- Quoted passage -
──────
# Pen Storage Gone Wild



## IPD_Mr (May 22, 2012)

Introducing the IPD vintage fountain pen locker. This Hamilton type cabinet is about 100 years old and has all the original drawers and hardware. 27" wide x 20" deep and 53" tall with 20 drawers. This should hold about 1000 pens.


----------



## LarryDNJR (May 22, 2012)

Very nice.

Any pics of the drawers open?


----------



## ashaw (May 22, 2012)

looks nice mike


----------



## gimpy (May 22, 2012)

That's great, how long till you fill it up


----------



## OKLAHOMAN (May 22, 2012)

Mike you know my address, I'll even be a nice guy and split the shipping.


----------



## Dalecamino (May 22, 2012)

Finally!! :biggrin: It's a nice looking piece of furniture.


----------



## seriph (May 22, 2012)

Hey that is YUMMMMMMMMMY! It looks like a printer's type cabinet   -   is it something that's for sale somewhere or just a pic you came across?   I have its metre-wide big brother here, that I modified to house a lot of my stationery, pens and pen cases etc.
──────
- Dataset records -
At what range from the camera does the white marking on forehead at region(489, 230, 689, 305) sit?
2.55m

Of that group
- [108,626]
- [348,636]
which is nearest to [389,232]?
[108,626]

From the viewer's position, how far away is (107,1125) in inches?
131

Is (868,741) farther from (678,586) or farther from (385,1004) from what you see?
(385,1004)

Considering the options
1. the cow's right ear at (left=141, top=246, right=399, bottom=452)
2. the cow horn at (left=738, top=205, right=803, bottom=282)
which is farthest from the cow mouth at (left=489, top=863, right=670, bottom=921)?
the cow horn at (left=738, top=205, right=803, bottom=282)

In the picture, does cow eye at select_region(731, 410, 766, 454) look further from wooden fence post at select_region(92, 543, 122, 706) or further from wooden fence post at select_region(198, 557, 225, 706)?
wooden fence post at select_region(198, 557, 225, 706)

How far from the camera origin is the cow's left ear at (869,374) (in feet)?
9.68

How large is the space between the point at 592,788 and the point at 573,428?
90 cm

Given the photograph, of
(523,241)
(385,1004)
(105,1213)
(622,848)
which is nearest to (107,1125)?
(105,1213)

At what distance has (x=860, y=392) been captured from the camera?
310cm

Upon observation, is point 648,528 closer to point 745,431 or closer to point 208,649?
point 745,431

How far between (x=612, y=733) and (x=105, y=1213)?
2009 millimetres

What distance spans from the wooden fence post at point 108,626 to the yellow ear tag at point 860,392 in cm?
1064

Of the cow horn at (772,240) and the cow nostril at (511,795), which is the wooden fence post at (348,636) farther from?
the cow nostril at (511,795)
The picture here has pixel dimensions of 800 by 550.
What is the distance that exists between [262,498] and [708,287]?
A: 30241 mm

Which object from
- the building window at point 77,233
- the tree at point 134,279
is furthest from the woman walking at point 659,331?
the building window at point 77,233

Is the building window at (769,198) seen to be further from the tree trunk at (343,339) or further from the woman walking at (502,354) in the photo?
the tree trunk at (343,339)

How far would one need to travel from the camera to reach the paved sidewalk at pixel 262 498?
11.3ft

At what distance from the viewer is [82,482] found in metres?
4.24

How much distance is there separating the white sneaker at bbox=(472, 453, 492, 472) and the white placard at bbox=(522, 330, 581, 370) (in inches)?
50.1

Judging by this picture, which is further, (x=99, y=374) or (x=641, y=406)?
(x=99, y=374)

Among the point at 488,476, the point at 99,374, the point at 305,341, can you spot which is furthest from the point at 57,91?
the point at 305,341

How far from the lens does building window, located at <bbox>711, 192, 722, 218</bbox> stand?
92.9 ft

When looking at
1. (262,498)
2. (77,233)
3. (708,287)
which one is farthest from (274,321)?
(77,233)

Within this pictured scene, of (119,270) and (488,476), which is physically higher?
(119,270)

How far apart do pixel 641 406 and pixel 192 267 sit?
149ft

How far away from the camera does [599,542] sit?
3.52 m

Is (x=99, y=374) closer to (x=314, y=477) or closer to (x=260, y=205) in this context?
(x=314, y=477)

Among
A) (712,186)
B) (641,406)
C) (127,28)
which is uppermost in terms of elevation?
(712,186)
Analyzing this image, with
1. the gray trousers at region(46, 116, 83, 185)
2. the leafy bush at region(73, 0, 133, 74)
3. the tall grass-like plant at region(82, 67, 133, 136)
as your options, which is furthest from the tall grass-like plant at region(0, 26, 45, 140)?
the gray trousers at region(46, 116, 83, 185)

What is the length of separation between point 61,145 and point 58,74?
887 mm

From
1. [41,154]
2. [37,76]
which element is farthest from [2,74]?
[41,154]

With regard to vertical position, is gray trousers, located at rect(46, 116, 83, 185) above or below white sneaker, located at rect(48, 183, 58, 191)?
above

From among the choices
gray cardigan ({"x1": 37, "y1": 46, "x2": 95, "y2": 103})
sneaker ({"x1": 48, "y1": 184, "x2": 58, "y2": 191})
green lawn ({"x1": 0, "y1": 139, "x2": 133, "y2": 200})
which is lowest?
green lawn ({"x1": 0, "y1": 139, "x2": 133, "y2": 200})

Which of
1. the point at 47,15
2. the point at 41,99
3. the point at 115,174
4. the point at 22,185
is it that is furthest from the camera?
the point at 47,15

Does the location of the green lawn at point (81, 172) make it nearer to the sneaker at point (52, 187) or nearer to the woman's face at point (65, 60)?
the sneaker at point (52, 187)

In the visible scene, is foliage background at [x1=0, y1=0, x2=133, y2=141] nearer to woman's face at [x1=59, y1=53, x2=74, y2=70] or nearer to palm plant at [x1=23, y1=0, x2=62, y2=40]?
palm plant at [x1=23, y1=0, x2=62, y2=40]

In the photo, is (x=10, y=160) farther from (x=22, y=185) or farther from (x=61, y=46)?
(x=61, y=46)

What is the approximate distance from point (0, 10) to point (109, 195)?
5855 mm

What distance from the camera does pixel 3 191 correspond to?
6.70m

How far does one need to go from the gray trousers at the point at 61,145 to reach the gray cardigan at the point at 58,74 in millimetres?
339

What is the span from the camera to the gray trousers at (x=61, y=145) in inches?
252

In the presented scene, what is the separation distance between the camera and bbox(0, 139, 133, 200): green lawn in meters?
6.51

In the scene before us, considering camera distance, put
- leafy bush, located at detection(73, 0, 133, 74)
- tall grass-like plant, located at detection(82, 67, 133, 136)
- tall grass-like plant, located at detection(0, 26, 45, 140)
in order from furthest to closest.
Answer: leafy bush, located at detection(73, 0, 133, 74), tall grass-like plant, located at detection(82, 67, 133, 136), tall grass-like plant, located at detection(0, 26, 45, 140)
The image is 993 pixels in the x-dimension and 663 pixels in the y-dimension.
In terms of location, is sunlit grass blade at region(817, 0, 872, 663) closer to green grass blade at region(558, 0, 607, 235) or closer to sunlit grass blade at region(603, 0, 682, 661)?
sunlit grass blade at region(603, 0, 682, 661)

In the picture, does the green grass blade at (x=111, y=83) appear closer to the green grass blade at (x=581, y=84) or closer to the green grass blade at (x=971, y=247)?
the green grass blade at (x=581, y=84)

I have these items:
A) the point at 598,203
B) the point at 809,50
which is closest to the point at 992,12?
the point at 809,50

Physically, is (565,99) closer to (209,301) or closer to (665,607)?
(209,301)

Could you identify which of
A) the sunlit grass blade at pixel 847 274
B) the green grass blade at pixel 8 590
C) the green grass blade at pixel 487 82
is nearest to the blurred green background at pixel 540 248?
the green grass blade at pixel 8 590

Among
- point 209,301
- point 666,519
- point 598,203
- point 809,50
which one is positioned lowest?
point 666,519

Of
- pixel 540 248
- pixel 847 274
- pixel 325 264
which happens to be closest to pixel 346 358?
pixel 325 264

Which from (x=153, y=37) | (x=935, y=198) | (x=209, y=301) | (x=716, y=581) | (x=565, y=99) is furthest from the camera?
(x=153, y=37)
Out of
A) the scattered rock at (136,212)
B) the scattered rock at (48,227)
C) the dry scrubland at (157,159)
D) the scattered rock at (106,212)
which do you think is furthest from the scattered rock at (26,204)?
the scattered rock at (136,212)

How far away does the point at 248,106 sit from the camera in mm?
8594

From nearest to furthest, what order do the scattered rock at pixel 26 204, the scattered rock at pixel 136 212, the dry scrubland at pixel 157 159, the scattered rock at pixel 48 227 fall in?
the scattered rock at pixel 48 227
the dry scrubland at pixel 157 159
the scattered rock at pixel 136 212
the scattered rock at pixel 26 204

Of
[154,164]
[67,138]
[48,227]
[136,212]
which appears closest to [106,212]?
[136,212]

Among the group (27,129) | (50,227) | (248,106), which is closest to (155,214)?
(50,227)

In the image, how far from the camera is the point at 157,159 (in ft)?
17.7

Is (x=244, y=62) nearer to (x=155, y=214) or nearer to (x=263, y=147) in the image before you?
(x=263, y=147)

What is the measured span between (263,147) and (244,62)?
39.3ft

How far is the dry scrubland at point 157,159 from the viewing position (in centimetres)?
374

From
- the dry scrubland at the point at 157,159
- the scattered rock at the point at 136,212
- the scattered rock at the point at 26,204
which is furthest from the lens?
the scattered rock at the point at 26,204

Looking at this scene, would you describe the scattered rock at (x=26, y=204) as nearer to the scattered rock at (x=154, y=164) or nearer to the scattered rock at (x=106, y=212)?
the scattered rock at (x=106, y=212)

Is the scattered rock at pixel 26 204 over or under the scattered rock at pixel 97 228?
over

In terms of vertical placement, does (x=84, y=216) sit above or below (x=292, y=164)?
──────
- Objective A -
In the pen storage thread, how many drawers does the Hamilton type cabinet have?
- Objective B -
List the usernames of everyone who posts in the pen storage thread.
- Objective C -
Write the next post in the pen storage thread, following on from its last reply.
The records have no connection to the pen storage thread.

- Task output A -
It has 20 drawers.

- Task output B -
IPD_Mr, LarryDNJR, ashaw, gimpy, OKLAHOMAN, Dalecamino, seriph

- Task output C -
While I made (more than) a few mistakes making my storage cabinet, I am OK with the result   -   the next one will be better, if it ever gets made



The biggest mistake was that I should have made the compartments run front-to-back, not sideways to avoid rolling back and forth when opening and closing.






Here it is in context of the rest of the cabinet  -  apologies to anyone who had already seen it


----------



## IPD_Mr (May 22, 2012)

LarryDNJR said:


> Very nice.
> 
> Any pics of the drawers open?


 
We will post more photos once we get the slotted display trays cut and installed.



gimpy said:


> That's great, how long till you fill it up


 
Once we get the display trays in, about an hour. 



OKLAHOMAN said:


> Mike you know my address, I'll even be a nice guy and split the shipping.


 
Thanks Roy for offering to pay half my shipping. I do have your address and the bill is in the mail! :biggrin:



dalecamino said:


> Finally!! :biggrin: It's a nice looking piece of furniture.


 
Yes Chuck and you know how much we are in to antiques, you have been to the shop.



seriph said:


> Hey that is YUMMMMMMMMMY! It looks like a printer's type cabinet - is it something that's for sale somewhere or just a pic you came across?


 
This is a Hamilton printer's cabinet and we just got it today.


----------



## IPD_Mr (May 27, 2012)

*New Pics*

Well someone asked for inside pics and we just got our trays in. The trays have to be cut and it is not an easy thing to do as you do not want to get anything on the velvet. Anyway here is the first drawer. Each drawer will hold 56 pens which makes this a 1176 pen cabinet.


----------



## Scott (May 27, 2012)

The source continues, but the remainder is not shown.